- TEXTAUSZUG

------

Motivation ist Lernbar

Mangelnde Leistungsmotivation?

Dein Kind hat keine Lust seine Hausaufgaben zu erledigen oder erledigt diese nur widerwillig? Und wenn es sich endlich dahinterklemmt, dauert alles viel zu lange und die Stimmung ist im Keller? Und das schon in der Grundschule? In vielen Familien gehört diese Situation schon fast zum Alltag. Was steckt aber hinter diesem Phänomen und was können wir als Eltern tun, um diesen Negativkreislauf zu durchbrechen?

 

Die Leistungsmotivation ist ein Persönlichkeitsmerkmal, das Kinder in ihrer soziokulturellen Umwelt erlernen. Die Grundlagen dafür werden schon sehr früh in den ersten Lebensjahren gelegt, weshalb diese Eigenschaft relativ stabil ist. Sie drückt sich in aktivierenden oder hemmenden Einstellungen und Verhaltensweisen aus.

Die Leistungsmotivation eines Kindes kann man erst dann beobachten, wenn Eltern, Kindergarten oder Schule Leistungsanforderungen stellen, die auch für andere gelten. In der situationsbezogenen individuellen Auseinandersetzung mit solchen normativen Leistungsanforderungen zeigt es sich, ob ein Kind mit Hoffnung auf Erfolg oder mit Furcht vor Misserfolg reagiert. Je nach dieser (positiven oder negativen) Erwartungshaltung an sich selbst ist es zur Leistungserbringung mehr, weniger oder gar nicht motiviert.

Wie kommt es aber zu einer positiven oder negativen Erwartungshaltung? Das ist in starkem Masse vom Erziehungsstil und den Erziehungspraktiken in der Familie abhängig. Bereits im Vorschulalter lassen sich individuell unterschiedliche Ausprägungen beobachten. Wenn sich die Kleinen vom ersten Lebensjahr an als Verursacher ihres Verhaltens erleben, wirkt sich das günstig auf die Entwicklung ihrer Leistungsmotivation aus. Die Erfahrung, etwas aus eigener Anstrengung heraus erreicht zu haben, stärkt die Hoffnung auf Erfolg. Solche Erfahrungen machen bereits Babys, etwa beim Greifen und Bewegen. Kinder, denen von ihren Eltern schon früh selbstständiges Verhalten und eigene Entscheidungen zugemutet werden, sind später eher zur Leistung motiviert, als zu stark behütete Kinder. Loben und Ermutigen fördern die Erfolgszuversicht und damit die Bereitschaft, sich für ein Ziel anzustrengen, zusätzlich.

------

Führe den Text über die Leistungsmotivation von Kindern im Anschluss an seinen letzten Satz fort. Die Auflistung wird hierfür nicht gebraucht.

- VORLIEGENDE AUFLISTUNG
------

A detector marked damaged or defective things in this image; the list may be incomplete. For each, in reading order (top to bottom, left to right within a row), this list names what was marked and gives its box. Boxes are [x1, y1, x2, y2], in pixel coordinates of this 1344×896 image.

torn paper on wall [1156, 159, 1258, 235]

------

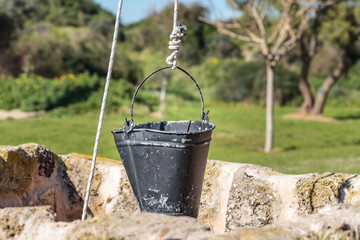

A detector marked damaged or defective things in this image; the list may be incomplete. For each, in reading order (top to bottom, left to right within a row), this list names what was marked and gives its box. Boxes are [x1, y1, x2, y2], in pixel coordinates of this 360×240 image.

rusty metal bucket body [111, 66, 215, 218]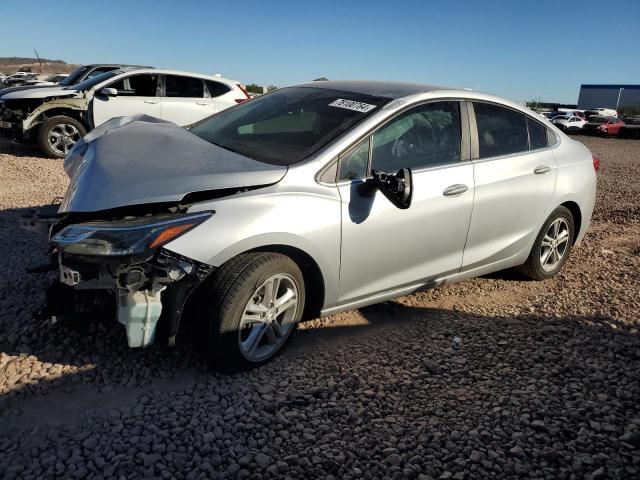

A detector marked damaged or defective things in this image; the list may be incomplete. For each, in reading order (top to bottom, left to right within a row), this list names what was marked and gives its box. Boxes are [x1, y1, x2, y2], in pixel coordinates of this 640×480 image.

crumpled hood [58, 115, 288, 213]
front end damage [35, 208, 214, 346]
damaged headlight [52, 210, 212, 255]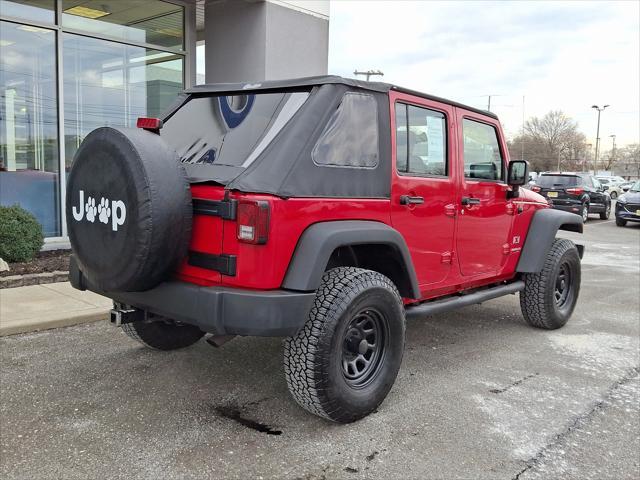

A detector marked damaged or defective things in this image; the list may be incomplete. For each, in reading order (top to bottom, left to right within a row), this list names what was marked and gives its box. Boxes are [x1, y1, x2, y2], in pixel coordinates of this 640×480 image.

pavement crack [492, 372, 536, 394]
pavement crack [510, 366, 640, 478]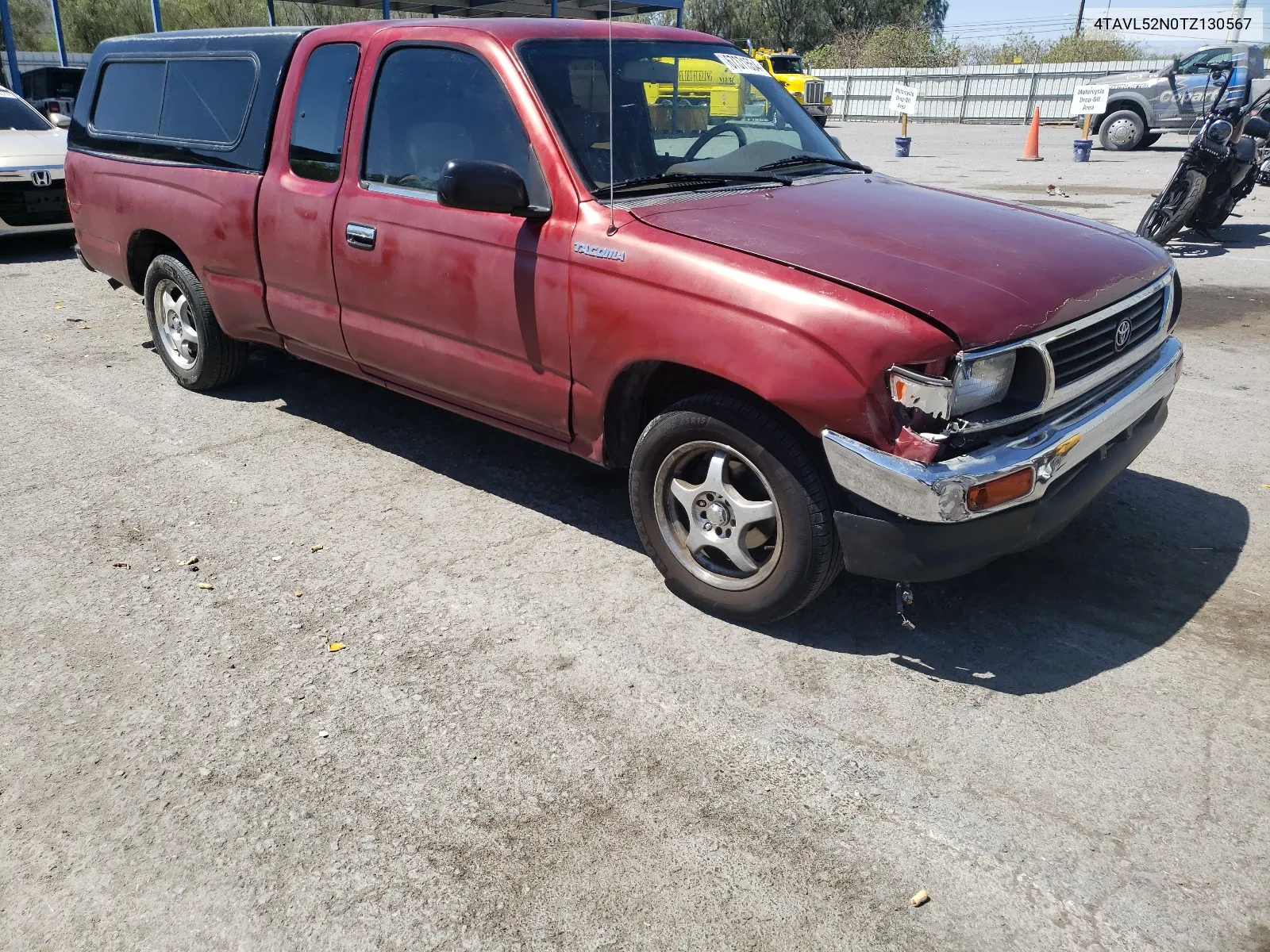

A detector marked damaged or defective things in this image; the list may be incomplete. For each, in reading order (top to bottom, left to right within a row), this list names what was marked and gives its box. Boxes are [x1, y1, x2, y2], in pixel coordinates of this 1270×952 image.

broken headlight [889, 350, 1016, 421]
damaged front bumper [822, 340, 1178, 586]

------

- LÖSUNG
Leistungsmotivation ist veränderbar

Natürlich ist die Sache mit der Leistungsmotivation im Alltag nicht ganz so einfach, wie das Modell mit den beiden Polen Hoffnung auf Erfolg und Furcht vor Misserfolg aussieht. Gut zu wissen ist aber: Es gibt immer und in jedem Alter die berechtigte Hoffnung darauf, dass die "null Bock"-Haltung auf Schule, Hausaufgaben und Lernpflichten veränderbar ist. Verbesserungen treten aber meist nicht von selbst ein, noch kann allein ein guter Unterricht, ohne die Unterstützung der Eltern zu Hause, die Motivationsdefizite ausgleichen. Manchmal allerdings bewirken zufällige Einflüsse eine Motivationssteigerung, doch verlassen kann man sich auf sie natürlich nicht. Schliesslich bedeuten sie gelegentlich auch eine Beeinträchtigung, beispielsweise wenn man zufällig einen neuen Lehrer bekommt, der im Unterricht jeden Fehler kommentiert und man sich dadurch vor den Mitschülern peinlich fühlt.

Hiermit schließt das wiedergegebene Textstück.